Я, конечно, знала их всего ничего, но быстро начинала сомневаться, кто из близнецов сильнее просит зуботычины.
Ирия пока опережала, но ненамного.
– А чертежи? – спросил Джеро.
– Да, да, есть, – замахала листами Ирия. – Я-то не впадаю в маразм при виде кучки мудреных буковок, правда?
– Это куда больше, чем просто мудреные буковки, – возмутился ее брат. – Шифры Революции – наиболее сложные во всех сферах.
– Но вы нашли то, что нам нужно? – повторил Джеро. – Маршрут Железного Флота?
– О, несомненно, – сияя, отозвался Урда. – Я дольше разбирал птичьи каракули, которые у революционеров считаются чистописанием, чем разгадывал шифр, – хмыкнул он и бросил на меня лукавый взгляд. – Честное слово, ну что за плебей использует и глифы, и цифры, я прав?
Он так и пялился на меня, пока я не моргнула и не ответила:
– Э-э… да?
– Мы все весьма впечатлены, – вмешался Джеро, прислоняясь к стене. – Или будем, если ты сможешь воссоздать письмо.
– Смогу ли я? – Урда изумленно хохотнул, потом посмотрел на Ирию в поисках поддержки, получил только пустой взгляд и снова уставился на нас с Джеро. – Вы говорите с Урдой! С Урдой Дикое Перо! С Урдой Безупречный Стержень! С Урдой Тайный Пергамент!
Я уставилась на него в ответ, потом тоже глянула на Ирию.

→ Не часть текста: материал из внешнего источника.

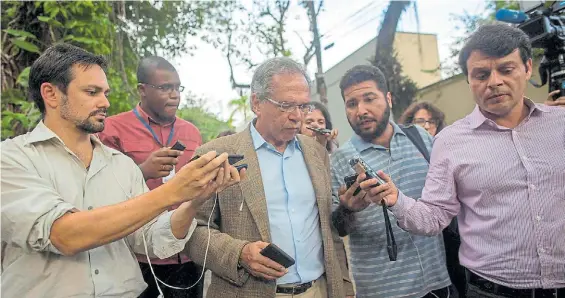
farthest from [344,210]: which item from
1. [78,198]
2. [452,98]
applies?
[452,98]

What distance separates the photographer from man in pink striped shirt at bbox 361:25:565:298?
5.86 feet

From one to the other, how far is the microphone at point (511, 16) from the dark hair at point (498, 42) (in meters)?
0.30

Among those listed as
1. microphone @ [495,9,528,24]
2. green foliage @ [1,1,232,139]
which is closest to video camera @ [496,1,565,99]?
microphone @ [495,9,528,24]

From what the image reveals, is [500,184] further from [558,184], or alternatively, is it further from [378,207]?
[378,207]

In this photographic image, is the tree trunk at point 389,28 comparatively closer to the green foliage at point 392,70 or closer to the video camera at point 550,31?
the green foliage at point 392,70

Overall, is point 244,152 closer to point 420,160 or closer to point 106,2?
point 420,160

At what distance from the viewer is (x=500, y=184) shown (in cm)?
186

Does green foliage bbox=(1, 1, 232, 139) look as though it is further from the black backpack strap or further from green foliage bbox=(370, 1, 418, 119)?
green foliage bbox=(370, 1, 418, 119)

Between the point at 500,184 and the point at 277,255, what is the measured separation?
110cm

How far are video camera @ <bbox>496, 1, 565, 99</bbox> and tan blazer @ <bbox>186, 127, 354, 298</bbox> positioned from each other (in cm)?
145

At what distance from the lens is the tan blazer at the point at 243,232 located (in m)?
1.88

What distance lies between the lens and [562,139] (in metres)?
1.89

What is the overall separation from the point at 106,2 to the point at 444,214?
4062 millimetres

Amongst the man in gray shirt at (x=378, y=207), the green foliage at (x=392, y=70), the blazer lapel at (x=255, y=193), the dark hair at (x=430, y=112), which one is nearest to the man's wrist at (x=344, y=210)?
the man in gray shirt at (x=378, y=207)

Та пожала плечами.
– Нихера не знаю, – проворчала она. – Вечно эти штуки выдумывает.
Урда метнулся к столу, на котором я сидела, подтащил стул.
– Все, что мне нужно, это место для работы и минут десять… – Он умолк, уставился на мою рану, потом на стол. – Ты что… – Содрогнулся, сглотнул. – Ты что… прямо здесь?!

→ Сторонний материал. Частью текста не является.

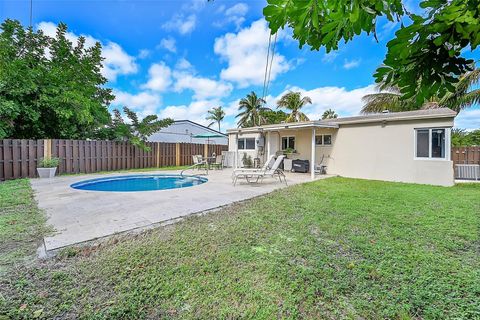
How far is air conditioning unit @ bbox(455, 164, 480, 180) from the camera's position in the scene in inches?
457

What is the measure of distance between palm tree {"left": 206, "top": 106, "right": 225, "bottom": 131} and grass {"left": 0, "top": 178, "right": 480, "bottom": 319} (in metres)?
38.2

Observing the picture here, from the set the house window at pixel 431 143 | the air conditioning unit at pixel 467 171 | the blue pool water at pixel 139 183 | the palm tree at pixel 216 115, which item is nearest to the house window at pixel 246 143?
the blue pool water at pixel 139 183

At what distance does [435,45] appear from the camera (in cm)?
125

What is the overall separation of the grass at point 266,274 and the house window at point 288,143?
1071 centimetres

Мой свирепый взгляд, должно быть, оказался достаточно красноречив, потому как Урда подчеркнуто отвернулся, извлек носовой платок и тщательно протер как столешницу, так и стул.
– Тебе б, наверное, подвинуться, подруга, – обратилась ко мне Ирия. – Когда на него находит, ему нужно пространство.

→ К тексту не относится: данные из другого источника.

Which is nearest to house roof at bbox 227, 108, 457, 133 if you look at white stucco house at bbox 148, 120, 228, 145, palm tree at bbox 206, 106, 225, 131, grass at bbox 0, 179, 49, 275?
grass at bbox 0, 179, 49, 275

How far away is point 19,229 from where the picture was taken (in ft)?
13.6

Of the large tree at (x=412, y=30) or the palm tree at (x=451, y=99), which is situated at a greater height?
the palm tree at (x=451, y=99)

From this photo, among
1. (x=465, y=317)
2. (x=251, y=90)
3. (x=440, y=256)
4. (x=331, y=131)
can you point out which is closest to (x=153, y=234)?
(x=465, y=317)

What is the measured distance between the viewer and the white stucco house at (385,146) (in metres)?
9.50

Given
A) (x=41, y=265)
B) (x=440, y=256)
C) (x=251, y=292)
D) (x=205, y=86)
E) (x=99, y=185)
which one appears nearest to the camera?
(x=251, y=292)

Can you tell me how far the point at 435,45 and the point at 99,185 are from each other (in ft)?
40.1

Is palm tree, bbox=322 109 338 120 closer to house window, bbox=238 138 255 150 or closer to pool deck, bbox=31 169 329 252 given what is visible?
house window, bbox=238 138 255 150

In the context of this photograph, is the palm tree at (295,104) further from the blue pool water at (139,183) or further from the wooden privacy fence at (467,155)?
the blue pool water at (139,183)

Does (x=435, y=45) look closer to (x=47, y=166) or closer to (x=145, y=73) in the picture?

Я подчинилась – хотя б для того, чтобы избавить себя от новых разговоров с ее братом – и стянула ноющее тело со стола. Урда даже не глянул, раскладывая бумаги Кропотливого, а потом открыл свою тетрадь на страницах с вереницами символов и чисел, от которых у меня аж глаза заболели. Заметавшись невозможно быстро между ними взглядом, заработав пером с механической точностью, Урда принялся за дело – выписывать на крошечном листе сигилы.